Returns the numerator of expression x.

or(a,b,...) source

Logical-or of predicate expressions.

outer(a,b,...) source

Returns the outer product of tensors. Also known as the tensor product.

polar(z) source

Returns complex z in polar form.

prime(n) source

Returns the nth prime number. The domain of n is 1 to 10000.

print(a,b,...) source

Evaluate expressions and print the results. Useful for printing from inside a "for" loop.

product(i,j,k,f) source

For i equals j through k evaluate f. Returns the product of all f.

quote(x) source

Returns expression x without evaluating it first.

quotient(p,q,x) source

Returns the quotient of polynomial p(x) over q(x). The last argument can be omitted for polynomials in x.
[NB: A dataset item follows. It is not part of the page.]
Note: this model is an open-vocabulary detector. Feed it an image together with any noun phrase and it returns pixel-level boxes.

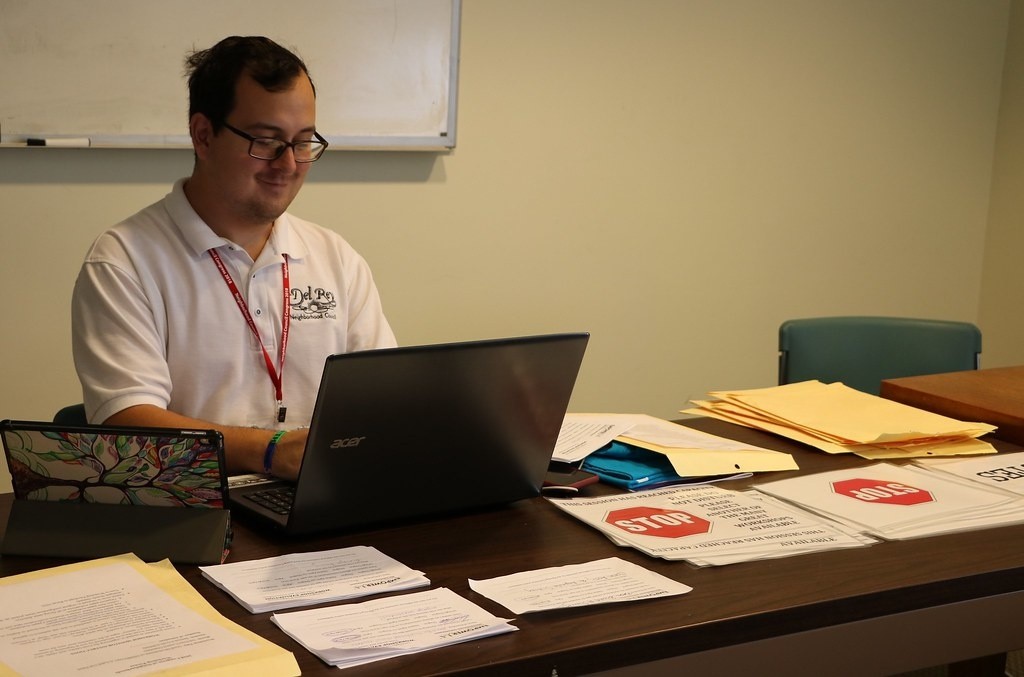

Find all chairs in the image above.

The remainder can be calculated by p-q*quotient(p,q).

rank(a) source

Returns the number of indices that tensor "a" has.

rationalize(x) source

Returns x with everything over a common denominator.

real(z) source

Returns the real part of complex z.

rect(z)

Returns complex z in rectangular form.

roots(p,x)

Returns the values of x such that p(x)=0. The polynomial p should be factorable over integers. Returns a vector for multiple roots. Individual roots can be obtained using component notation, i.e., r1=roots(p,x)[1].

shape(x) source

Returns a vector with the "shape" of the input tensor, i.e. a vector with an integer for each dimension (representing the size of each dimension). For example vectors are tensors of one dimension, so a vector with one integer (the length of the vector) is returned. Matrixes are 2-dimensional tensors, so a vector with two integers is returned (rows, columns), etc.

simplify(x)

Returns x in a simpler form.

sin(x)

Returns the sine of x.

sinh(x)

Returns the hyperbolic sine of x.

sqrt(x)

Returns the square root of x.

stop()

In a script, it does what it says.

subst(a,b,c)

Substitutes "a" for b in c and returns the result.

sum(i,j,k,f)

For i equals j through k evaluate f. Returns the sum of all f.

tan(x)

Returns the tangent of x.

tanh(x)

Returns the hyperbolic tangent of x.

taylor(f,x,n,a)

Returns the Taylor expansion of f(x) around x=a. If "a" is omitted then a=0 is used. The argument n is the degree of the expansion.

test(a,b,c,d,...)

If "a" is true then b is returned else if c is true then d is returned, etc. If the number of arguments is odd then the last argument is returned when all else fails. Use A=B to test that A equals B.

transpose(a,i,j)

Returns the transpose of "a" with respect to indices i and j. If i and j are omitted then 1 and 2 are used. Hence a matrix can be transposed with a single argument, i.e., transpose(a).

unit(n)

Returns an n by n identity matrix.

zero(i,j,...)

Returns a null tensor with dimensions i, j, etc. Useful for creating a tensor and then setting the component values.